Por um lado, a avaliação do governo Bolsonaro e do seu titular é a pior já registrada ao final dos primeiros seis meses de mandato de qualquer presidente da República pós ditadura civil-militar, inclusive com a maioria dos eleitores condenando os procedimentos do ministro Moro quando juiz. Por outro lado, a maioria manifesta-se favorável à Operação Lava Jato e à prisão do ex-presidente Lula da Silva e contrária à demissão de Moro, mesmo considerando que seus atos foram irregulares e que suas decisões devem ser revistas, o que, a princípio, revelaria uma flagrante contradição por parte do eleitorado ou a fragilidade das alternativas políticas disponibilizadas aos eleitores.
É fato que os eleitores estão divididos. Repete-se a histórica divisão da sociedade brasileira em 3/3, tal como aconteceu nos anos anteriores a 2002, data da primeira eleição de Lula. Até aquele ano, 1/3 aprovava o PT e a candidatura de Lula, 1/3 era contrário ao PT e a Lula e o 1/3 restante não se posicionava. Hoje, 1/3 aprova o governo Bolsonaro (33%), 1/3 o desaprova (33%) e 1/3 nem o aprova e nem o desaprova (31%).

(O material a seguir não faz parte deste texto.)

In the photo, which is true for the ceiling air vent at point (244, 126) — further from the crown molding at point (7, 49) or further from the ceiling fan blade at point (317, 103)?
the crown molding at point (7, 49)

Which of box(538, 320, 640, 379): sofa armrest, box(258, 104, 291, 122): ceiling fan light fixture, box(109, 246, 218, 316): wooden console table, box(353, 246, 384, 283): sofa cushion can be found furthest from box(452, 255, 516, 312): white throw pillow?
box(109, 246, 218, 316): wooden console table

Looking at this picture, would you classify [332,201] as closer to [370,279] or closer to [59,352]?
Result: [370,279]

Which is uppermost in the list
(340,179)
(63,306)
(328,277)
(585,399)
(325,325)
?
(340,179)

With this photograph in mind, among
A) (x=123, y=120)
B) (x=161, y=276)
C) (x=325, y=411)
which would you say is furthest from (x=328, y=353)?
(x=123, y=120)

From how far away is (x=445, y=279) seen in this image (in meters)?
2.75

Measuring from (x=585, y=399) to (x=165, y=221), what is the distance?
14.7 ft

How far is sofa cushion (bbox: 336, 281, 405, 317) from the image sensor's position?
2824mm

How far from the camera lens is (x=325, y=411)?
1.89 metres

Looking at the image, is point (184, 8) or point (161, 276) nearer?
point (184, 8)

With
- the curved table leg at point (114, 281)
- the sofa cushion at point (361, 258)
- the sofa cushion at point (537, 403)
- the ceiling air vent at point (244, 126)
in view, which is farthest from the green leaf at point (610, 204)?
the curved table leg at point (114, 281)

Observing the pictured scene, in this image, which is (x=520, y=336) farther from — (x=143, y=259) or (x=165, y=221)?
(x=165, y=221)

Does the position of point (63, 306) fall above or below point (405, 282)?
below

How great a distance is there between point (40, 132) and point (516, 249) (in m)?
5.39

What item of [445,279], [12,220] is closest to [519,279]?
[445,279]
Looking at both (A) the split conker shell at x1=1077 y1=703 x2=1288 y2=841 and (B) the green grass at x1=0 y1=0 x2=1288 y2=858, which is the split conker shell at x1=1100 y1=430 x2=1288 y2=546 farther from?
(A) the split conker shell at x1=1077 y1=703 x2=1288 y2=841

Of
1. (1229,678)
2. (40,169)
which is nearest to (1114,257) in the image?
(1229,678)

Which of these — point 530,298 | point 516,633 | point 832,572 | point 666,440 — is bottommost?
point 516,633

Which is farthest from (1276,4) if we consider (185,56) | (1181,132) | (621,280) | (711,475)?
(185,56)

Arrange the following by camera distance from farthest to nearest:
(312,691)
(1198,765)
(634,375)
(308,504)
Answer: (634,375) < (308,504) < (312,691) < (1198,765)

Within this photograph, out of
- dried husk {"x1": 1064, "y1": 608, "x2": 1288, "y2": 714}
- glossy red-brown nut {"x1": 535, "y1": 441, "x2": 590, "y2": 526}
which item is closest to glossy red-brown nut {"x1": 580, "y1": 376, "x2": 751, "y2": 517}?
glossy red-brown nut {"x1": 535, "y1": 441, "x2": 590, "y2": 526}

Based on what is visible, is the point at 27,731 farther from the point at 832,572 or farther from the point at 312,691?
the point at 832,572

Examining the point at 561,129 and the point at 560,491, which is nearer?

A deterioração da avaliação do governo Bolsonaro e da pessoa do Presidente da República é flagrante. Comparativamente à pesquisa realizada há três meses, a reprovação do governo federal aumentou em todo o país, inclusive nas regiões Centro-Oeste e Sul nas quais a aprovação, ainda que continue a superar a desaprovação, também diminuiu. Na região Sul, onde Bolsonaro obteve 68% dos votos válidos, hoje são apenas 39% os que classificam o seu governo como ótimo ou bom. Na região Sudeste, onde conquistou 65,4% dos votos válidos, os frustrados com o seu governo somam 59%.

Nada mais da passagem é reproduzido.